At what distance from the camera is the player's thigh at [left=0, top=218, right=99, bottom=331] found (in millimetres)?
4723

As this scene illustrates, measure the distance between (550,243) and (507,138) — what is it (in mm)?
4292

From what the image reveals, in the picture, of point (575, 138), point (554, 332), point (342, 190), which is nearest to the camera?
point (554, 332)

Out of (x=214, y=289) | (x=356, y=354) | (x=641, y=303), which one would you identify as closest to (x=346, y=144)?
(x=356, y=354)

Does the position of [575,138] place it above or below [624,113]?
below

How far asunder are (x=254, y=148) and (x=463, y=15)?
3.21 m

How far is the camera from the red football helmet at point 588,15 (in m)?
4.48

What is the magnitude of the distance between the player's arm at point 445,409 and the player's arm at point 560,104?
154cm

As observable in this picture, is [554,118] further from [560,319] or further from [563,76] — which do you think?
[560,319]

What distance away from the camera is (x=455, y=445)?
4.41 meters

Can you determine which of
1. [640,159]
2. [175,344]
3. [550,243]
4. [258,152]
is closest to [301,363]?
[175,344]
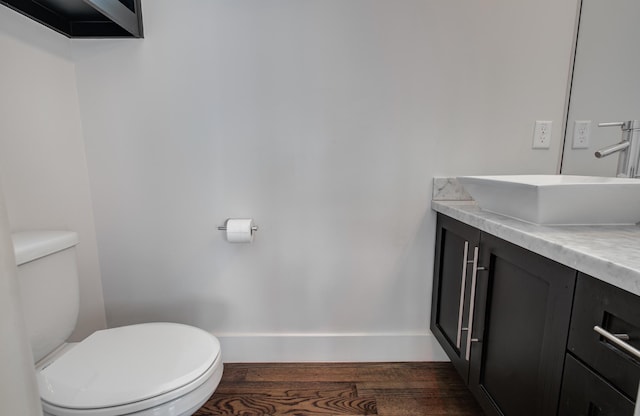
========================
Request =
Format every line of the items above as a numbered list, omitting blank lines. Leave the picture out of the output.

Exercise output =
1. At what distance from the camera is the player's thigh at [left=0, top=218, right=99, bottom=331] found (in millimetres)?
2. 4723
3. As this scene illustrates, measure the distance between (550,243) and (507,138) — what is it (in mm)?
4. 4292
5. From what the image reveals, in the picture, of point (575, 138), point (554, 332), point (342, 190), which is nearest to the camera?
6. point (554, 332)
7. Out of (x=214, y=289) | (x=356, y=354) | (x=641, y=303), which one would you identify as closest to (x=346, y=144)?
8. (x=356, y=354)
9. Does the position of [575,138] place it above or below [624,113]?
10. below
11. How far asunder are (x=254, y=148) and (x=463, y=15)?
12. 3.21 m
13. How far is the camera from the red football helmet at point 588,15 (in m)?
14. 4.48
15. What is the magnitude of the distance between the player's arm at point 445,409 and the player's arm at point 560,104?
16. 154cm
17. As observable in this picture, is [554,118] further from [560,319] or further from [563,76] — which do you think?
18. [560,319]
19. What distance away from the camera is (x=455, y=445)?
20. 4.41 meters
21. Can you determine which of
22. 1. [640,159]
23. 2. [175,344]
24. 3. [550,243]
25. 4. [258,152]
26. is closest to [301,363]?
27. [175,344]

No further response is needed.